Dans une démarche plus systématique et plus mature, la ville de Lyon a mis en place l’ouverture de ses données publiques, proposant différentes licences aux opérateurs qui souhaiteraient les utiliser. Elle prévoit ainsi trois cas de figure : la réutilisation libre des données, la réutilisation sous condition, ou sous redevance, afin de garantir un écosystème concurrentiel équitable. Cette démarche proactive témoigne encore une fois de l’importance des datas, non plus seulement comme un outil de mesure et de compréhension de la mobilité, mais aussi comme un carburant des innovations.

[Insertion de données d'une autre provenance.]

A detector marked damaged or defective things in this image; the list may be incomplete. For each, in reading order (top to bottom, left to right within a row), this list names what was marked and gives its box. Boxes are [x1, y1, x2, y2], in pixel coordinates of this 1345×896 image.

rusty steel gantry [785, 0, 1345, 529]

La mobilité holistique de Whim

La mobilité holistique de Whim – Whim

La révolution « MAAS »

C’est enfin la plus grande promesse offerte par la mutualisation des données de mobilité : le MAAS (comme « Mobility as a service », ou « mobilité comme service »). Il s’agit d’une révolution dans la mobilité permettant à une collectivité de faire office d’acteur global fédérant toutes les bases de données. « L’enjeu majeur, c’est de contraindre tous les opérateurs à ouvrir l’accès à leurs données pour pouvoir mettre en place de vrais services multimodaux », prévient Jean-Marc Zulesi, député des Bouches-du-Rhône et président du groupe de travail sur l’innovation lors des Assises de la mobilité.

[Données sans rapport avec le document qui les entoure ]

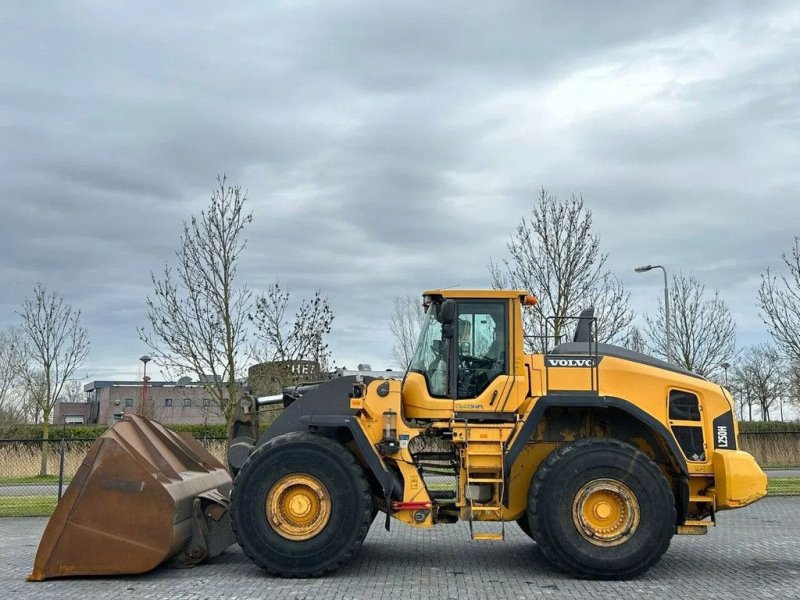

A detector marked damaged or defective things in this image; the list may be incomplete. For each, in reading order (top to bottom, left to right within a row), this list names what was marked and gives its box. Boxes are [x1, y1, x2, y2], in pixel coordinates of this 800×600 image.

Cette vision holistique de la mobilité a été mise en place en grandes pompes à Helsinki grâce à l’application Whim. Ce service de planification de trajet comprend tous les modes existants dans la ville : transports publics, taxi et Uber, covoiturage, vélo en libre service etc. De cette manière, il n’est plus nécessaire de détenir une demi-douzaine d’applications différentes et les trajets proposés sont bien plus fins et personnalisés. Plus encore, l’application est l’interlocuteur unique pour celui qui veut se déplacer en ville. Elle permet autant de s’abonner aux transports publics, que de louer une voiture ou de louer une trottinette en libre-service.

Le projet de loi d’orientation des mobilités (loi LOM) présenté en conseil des ministres en novembre dernier prévoit de s’attaquer au sujet du MAAS. Il annonce pour 2021 la mise en commun de toutes les données de transport.